Moreover, low agricultural growth is exacerbated by one of the highest population growth in the world of about 3.2 percent and the rapidly growing regional demand from Uganda’s agricultural production. The neighbouring countries already plan on meeting their food needs from Uganda and have set up policies to this effect. Uganda should welcome this development but redouble efforts to boost agriculture.
Also thanks to the regional and Uganda’s efforts to enhance transport infrastructure, access to Uganda’s produce is rapidly improving but, at the same time, are inadvertently fueling further demand for such agricultural products.
Against a background of relatively sluggish agricultural performance but rapidly growing demand for the sector’s products, the resulting imbalances are having a magnified impact on upswings in prices originating from adverse supply factors such as drought and man-made problems (exacerbated by increasing population pressures) such as soil erosion, deforestation and encroachment on wetlands.
Moreover, the country is facing major crop diseases such as coffee, banana and cassava wilt disease not to mention inadequately developed land policies, which all constrain the performance of the agricultural sector.
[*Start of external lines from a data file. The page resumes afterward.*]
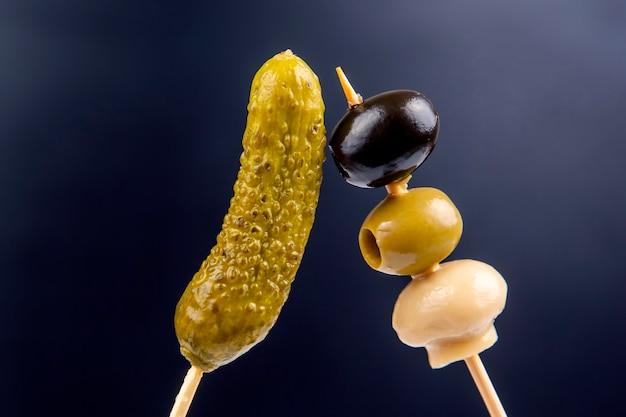 Licht sneeuwontbijt van ingeblikte en ingelegde komkommers, olijven en champignons op een donkerblauwe achtergrond. voedsel en groenten. dieet en gewichtsverlies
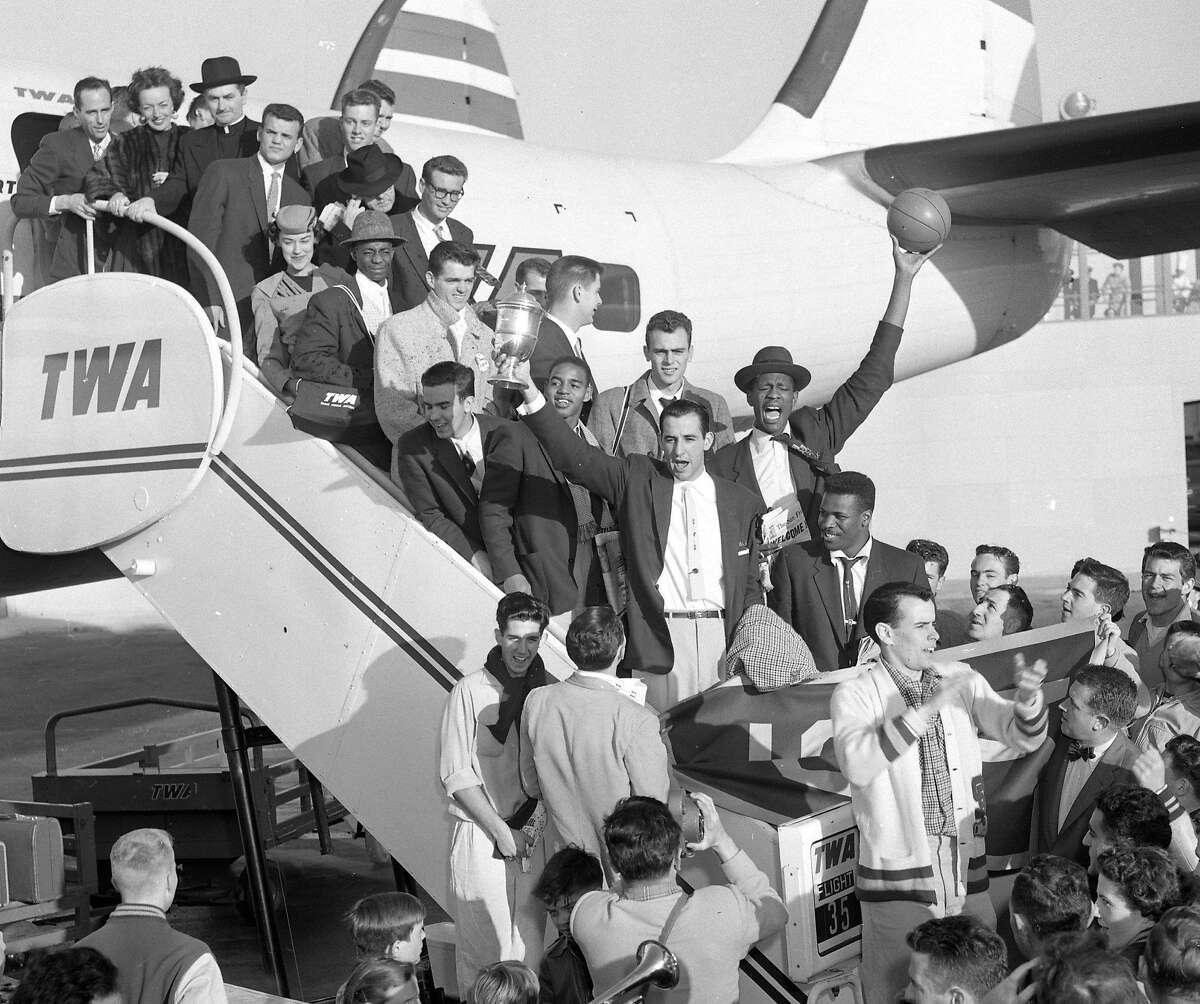 USF Dons at the airport as they return home from Kansas City March 25, 1955, after winning NCAA championship in basketball title
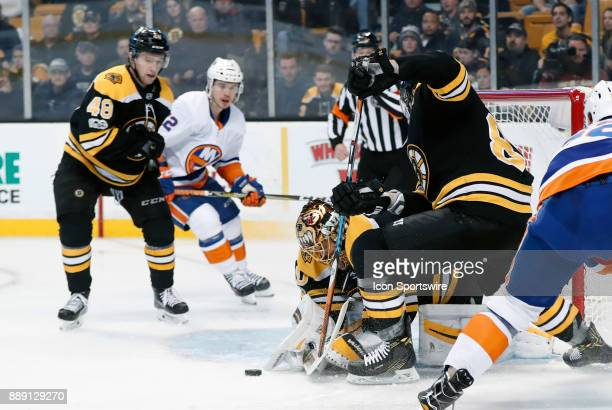 Boston Bruins goalie Tuukka Rask dives on a loose puck in front during a game between the Boston Bruins and the New York Islanders on December 9 at...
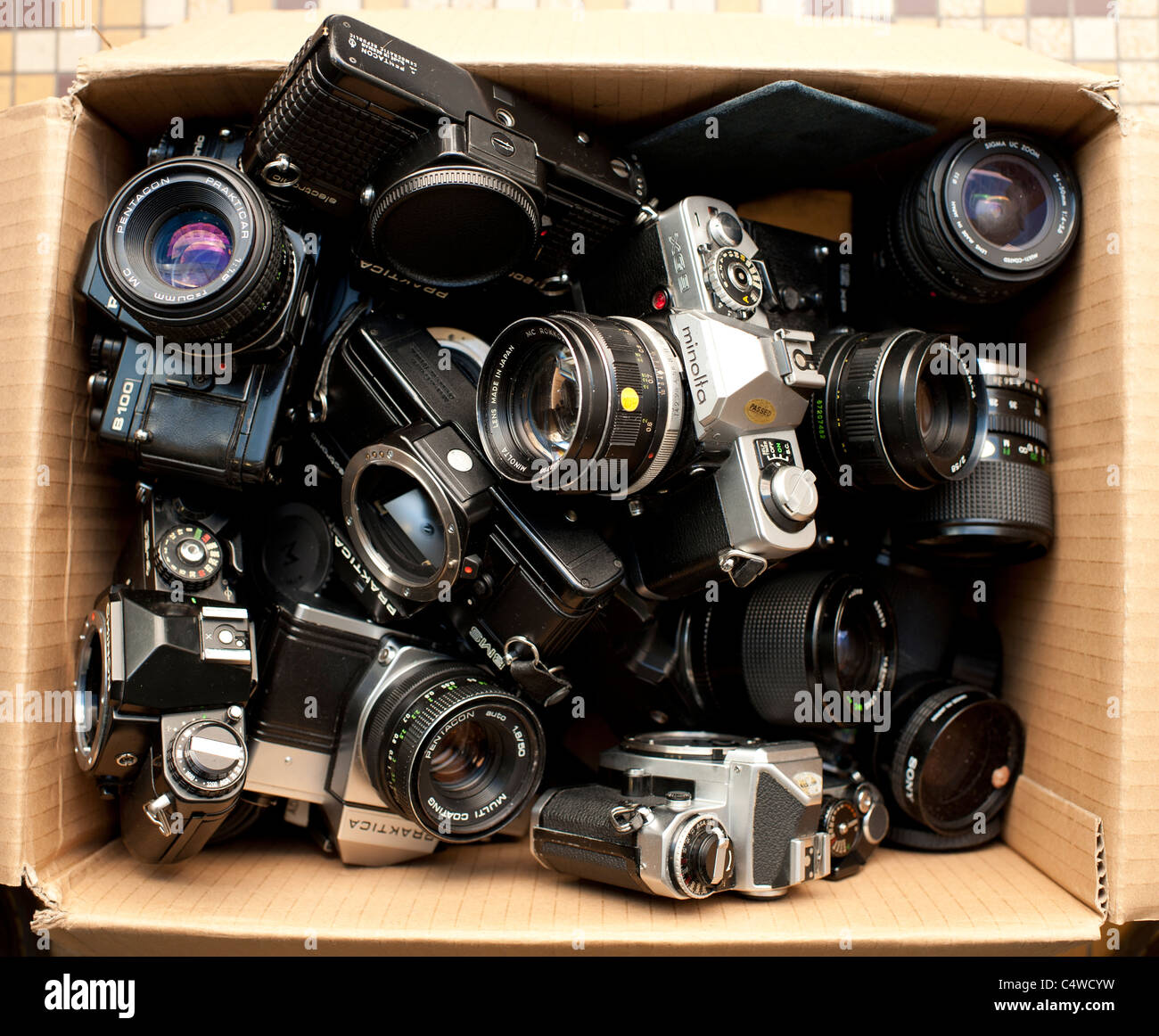 a cardboard box of assorted used old second hand 35mm old film SLR camera bodies and lenses, UK - Stock Image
Significant resources to support well-articulated agricultural programme such as training, provision of extension services, storage, financing, research, and demonstration farms, together with and engaging other stake holders like local universities, donors, and non-government organisations, is necessary.
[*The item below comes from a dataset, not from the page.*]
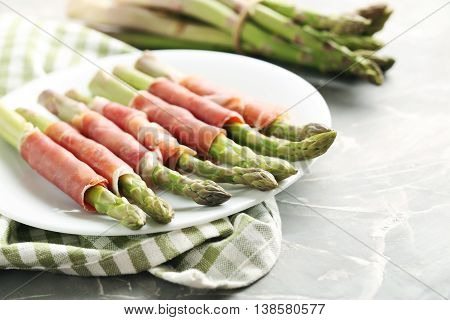 Fresh Green Asparagus Wrapped In Jamon On A Grey Table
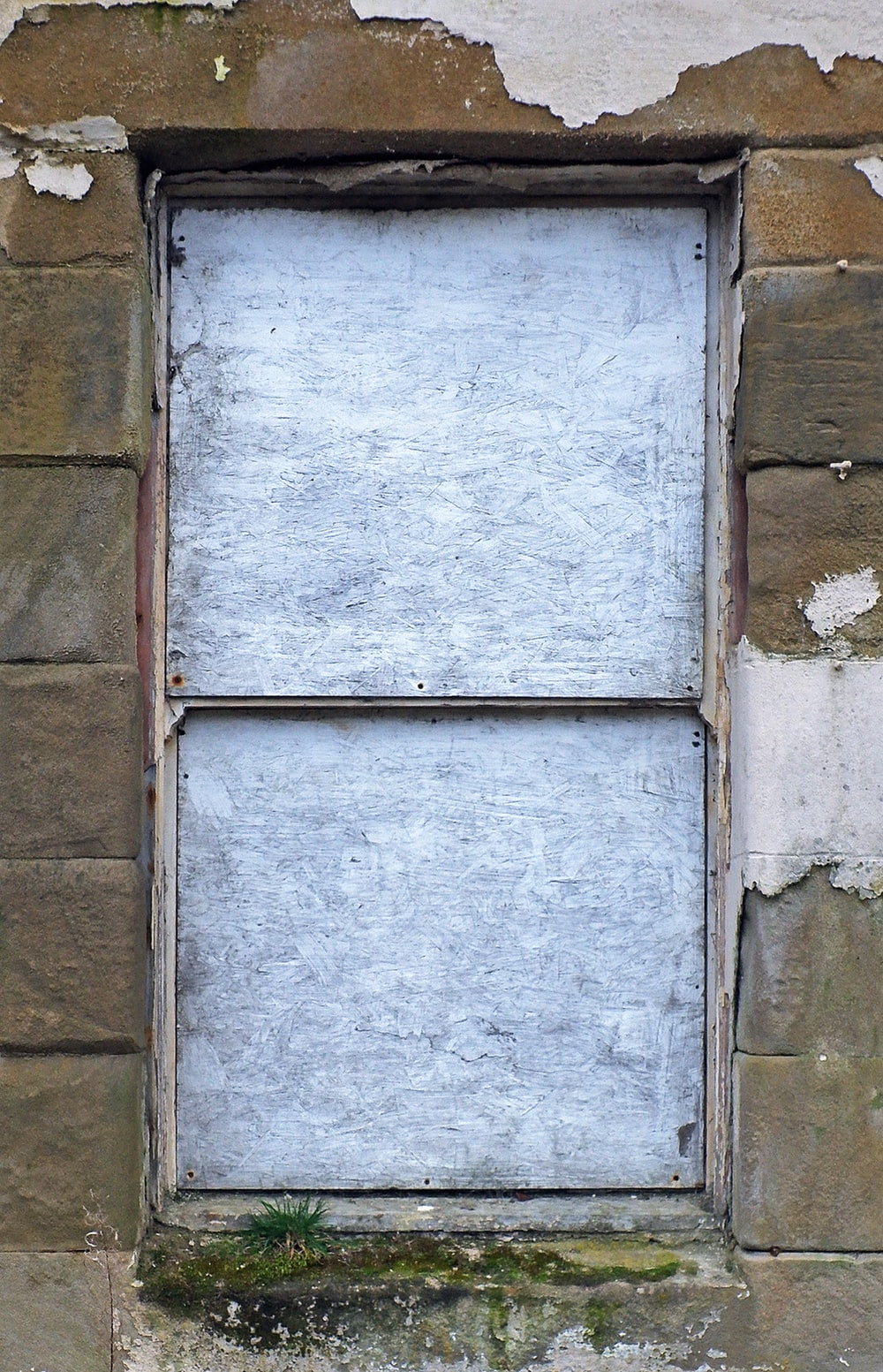 closed gray window on brown wall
Another emerging problem relates to the likely onset of oil production. The inflow of petro-dollars will tend to appreciate the exchange rate, which will make agricultural exports less competitive while the resulting cheaper food imports will discourage domestic food production. To address this so-called “Dutch Disease” will require significant additional investment resources into agriculture - even some well-targeted subsidies - to ensure Uganda’s agriculture maintains a healthy growth to turn the country into a bread basket for the region.
Under this scenario, and to take account of regional demand, it is clear that there is a need to fund agriculture even in excess of the 2003 Maputo Declaration target (10 per cent of budget resources); perhaps, in the range of 15 to 20 per cent.
In summary, going ahead and given the emerging limits to demand management policies, Uganda must redouble its efforts not only in providing more budget/investment resources but in developing further and effectively implementing agriculture reforms and programmes to accelerate the growth rate of the sector.
It is critical that the government “bails in” the private sector, donors and NGOs into this effort. In part, this will require the government to leverage some of its enhanced resource allocation to the sector to bring in other players.
It is only through such efforts that the country can realise its agricultural potential to become truly the regional bread basket and thus ensure that agricultural supply policies can work harmoniously with demand management polices to support balanced macroeconomic management.